Only the stretch of the listing below that runs from the line with "教育随笔：让幼儿在启发中成长" through the line with "Ballistic panels for floor, door, bodywork, roof, interior" is to be printed, exactly and with both ends.

### Available records
━━━━━━━━━━━━━━━━━━━━━━━━━━━━━━

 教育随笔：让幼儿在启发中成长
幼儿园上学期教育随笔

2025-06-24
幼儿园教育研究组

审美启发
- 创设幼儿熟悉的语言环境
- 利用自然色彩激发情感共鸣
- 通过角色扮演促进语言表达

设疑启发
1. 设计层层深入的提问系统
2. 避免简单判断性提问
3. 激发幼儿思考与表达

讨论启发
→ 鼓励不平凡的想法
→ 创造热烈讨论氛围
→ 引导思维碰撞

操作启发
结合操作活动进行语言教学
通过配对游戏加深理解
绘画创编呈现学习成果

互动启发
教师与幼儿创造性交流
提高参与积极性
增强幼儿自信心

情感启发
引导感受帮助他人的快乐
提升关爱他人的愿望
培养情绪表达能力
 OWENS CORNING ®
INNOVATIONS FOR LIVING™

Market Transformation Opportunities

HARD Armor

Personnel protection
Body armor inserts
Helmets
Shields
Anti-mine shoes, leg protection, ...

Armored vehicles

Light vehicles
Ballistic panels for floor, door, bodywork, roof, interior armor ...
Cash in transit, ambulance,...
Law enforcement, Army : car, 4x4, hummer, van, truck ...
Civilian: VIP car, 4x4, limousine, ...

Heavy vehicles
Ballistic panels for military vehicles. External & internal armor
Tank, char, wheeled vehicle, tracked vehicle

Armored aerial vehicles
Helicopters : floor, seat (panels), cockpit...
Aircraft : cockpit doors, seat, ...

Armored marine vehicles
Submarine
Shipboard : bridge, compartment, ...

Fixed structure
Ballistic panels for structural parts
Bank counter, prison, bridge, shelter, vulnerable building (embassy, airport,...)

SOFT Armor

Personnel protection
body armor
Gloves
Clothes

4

━━━━━━━━━━━━━━━━━━━━━━━━━━━━━━

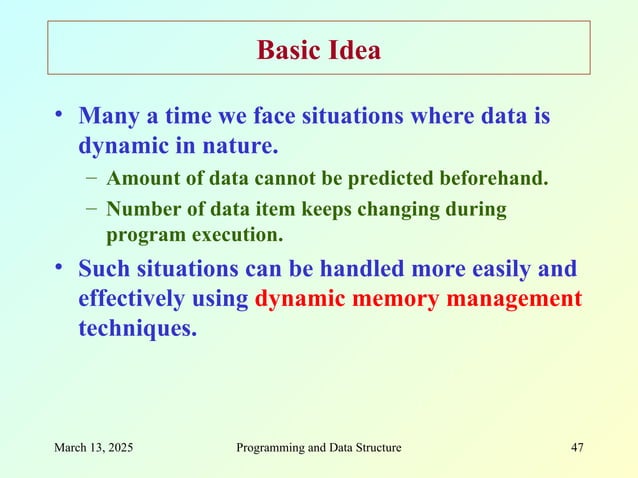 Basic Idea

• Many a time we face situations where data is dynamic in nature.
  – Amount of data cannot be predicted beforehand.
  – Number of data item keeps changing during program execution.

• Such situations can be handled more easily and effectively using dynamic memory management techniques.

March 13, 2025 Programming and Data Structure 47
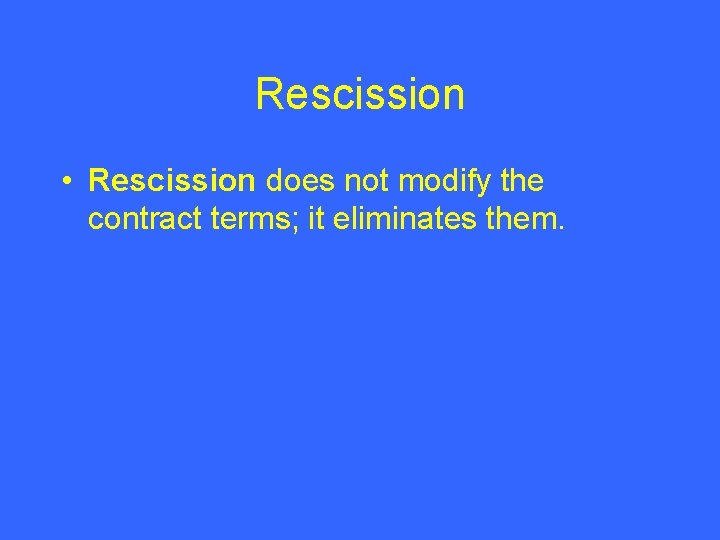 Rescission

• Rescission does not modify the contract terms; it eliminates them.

━━━━━━━━━━━━━━━━━━━━━━━━━━━━━━

### Answer for the task
 教育随笔：让幼儿在启发中成长
幼儿园上学期教育随笔

2025-06-24
幼儿园教育研究组

审美启发
- 创设幼儿熟悉的语言环境
- 利用自然色彩激发情感共鸣
- 通过角色扮演促进语言表达

设疑启发
1. 设计层层深入的提问系统
2. 避免简单判断性提问
3. 激发幼儿思考与表达

讨论启发
→ 鼓励不平凡的想法
→ 创造热烈讨论氛围
→ 引导思维碰撞

操作启发
结合操作活动进行语言教学
通过配对游戏加深理解
绘画创编呈现学习成果

互动启发
教师与幼儿创造性交流
提高参与积极性
增强幼儿自信心

情感启发
引导感受帮助他人的快乐
提升关爱他人的愿望
培养情绪表达能力
 OWENS CORNING ®
INNOVATIONS FOR LIVING™

Market Transformation Opportunities

HARD Armor

Personnel protection
Body armor inserts
Helmets
Shields
Anti-mine shoes, leg protection, ...

Armored vehicles

Light vehicles
Ballistic panels for floor, door, bodywork, roof, interior armor ...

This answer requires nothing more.